→ Формулировка задания
Где, согласно исходному тексту, в Харькове можно было узнать все новости?

→ Исходный текст
Читаем Дневники полностью

Харьков (рассказывал знакомый Татьяны): “Ночью идешь и — звенит железо, балки в сожженных и разрушенных домах; все новости у водопроводной колонки; дети, многие, говорят по-немецки; жители приветствуют полуфашистским поднятием руки — наполовину; ночью, после восьми, ходят только "ответственные", так в них стреляют; подошел и спросил у прохожего — как пройти туда-то, а тот поднял руки — немец; радиоприемник, вмонтированный профессором в стену, передавал сведения "Совинформбюро" — двум, остальные, каждый, тоже двум, так и шло "по цепочке", заводил граммофон, чтобы слушать передачу; матросы, скованные по рукам и ногам, идут под немецким конвоем по улице, увидали, что девушки идут под руку с немцами — закричали: "Эй, разъе<...>, по х<...> стосковались, будьте вы прокляты!"”

→ Предоставленные данные
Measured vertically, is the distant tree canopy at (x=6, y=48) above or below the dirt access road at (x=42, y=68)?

→ Решение задания
У водопроводной колонки.